EXTRAIT DU TEXTE:
Pour M. LIMOUSIN la dose de 1 gramme d'extrait éthéré de fougère
mâle ne paraît pas exagérée; il a administré à un enfant de
quatre ans, et avec succès, 4 grammes de cet extrait, qui, selon
lui, n'est pas toxique.
M. MARTINEAU a vu cependant des accidents assez sérieux se
produire chez un jeune homme de vingt et un ans, auquel il avait
administré 4 grammes d'extrait éthéré de fougère.
M. CRÉQUY a depuis longtemps conseillé l'usage de capsules
contenant chacune 50 centigrammes d'extrait éthéré de fougère et
5 centigrammes de calomel. Il unit ainsi l'anthelminthique avec
le purgatif. Il donne jusqu'à 8 et 10 grammes d'extrait éthéré
et n'a jamais observé d'accidents; ce traitement, appliqué par
lui une douzaine de fois, ne lui a donné qu'un insuccès. Il faut
que les capsules soient minces, car, sans cela, elles peuvent ne
se dissoudre que dans un point plus ou moins éloigné de
l'intestin et n'avoir ainsi aucune action sur le tænia.
M. DELIOUX DE SAVIGNAC croit qu'il faut, avant d'avoir recours à
l'extrait éthéré de fougère mâle, employer les semences de
citrouille, qui lui ont toujours donné d'excellents résultats.
Voici comment il opère : il fait une émulsion avec 60 à
80grammes de graines de citrouille décortiquées à laquelle il
ajoute 50 à 40 grammes d'huile de ricin ; puis, deux heures
après, il administre 60grammes d'huile de ricin.
M.TRASBOT dit que chez les animaux, et en particulier chez les
chiens, les tænia sont très-fréquents, et que tous les moyens
employés, écorce de grenadier, extrait éthéré de fougère mâle,
kousso, sont tous efficaces ; il cite en particulier un mélange
d'éther sulfurique et d'aloès qui donne d'excellents résultats.

DONNÉES FOURNIES:
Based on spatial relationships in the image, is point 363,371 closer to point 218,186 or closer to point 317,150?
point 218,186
* * *
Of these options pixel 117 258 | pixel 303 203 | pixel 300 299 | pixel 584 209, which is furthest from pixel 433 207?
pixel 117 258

CONSIGNE A: Dans le texte sur le traitement du tænia, recopiez sans rien changer le passage qui commence par les mots contenant "Voici comment il" et se termine par "d'huile de ricin.".
CONSIGNE B: Traduisez en anglais cette phrase du texte sur le traitement du tænia : « M. MARTINEAU a vu cependant des accidents assez sérieux se produire chez un jeune homme de vingt et un ans, auquel il avait administré 4 grammes d'extrait éthéré de fougère. »

RÉPONSE ATTENDUE A:
Voici comment il opère : il fait une émulsion avec 60 à
80grammes de graines de citrouille décortiquées à laquelle il
ajoute 50 à 40 grammes d'huile de ricin ; puis, deux heures
après, il administre 60grammes d'huile de ricin.

RÉPONSE ATTENDUE B: Mr. MARTINEAU, however, saw fairly serious complications occur in a young man of twenty-one, to whom he had given 4 grams of ethereal extract of fern.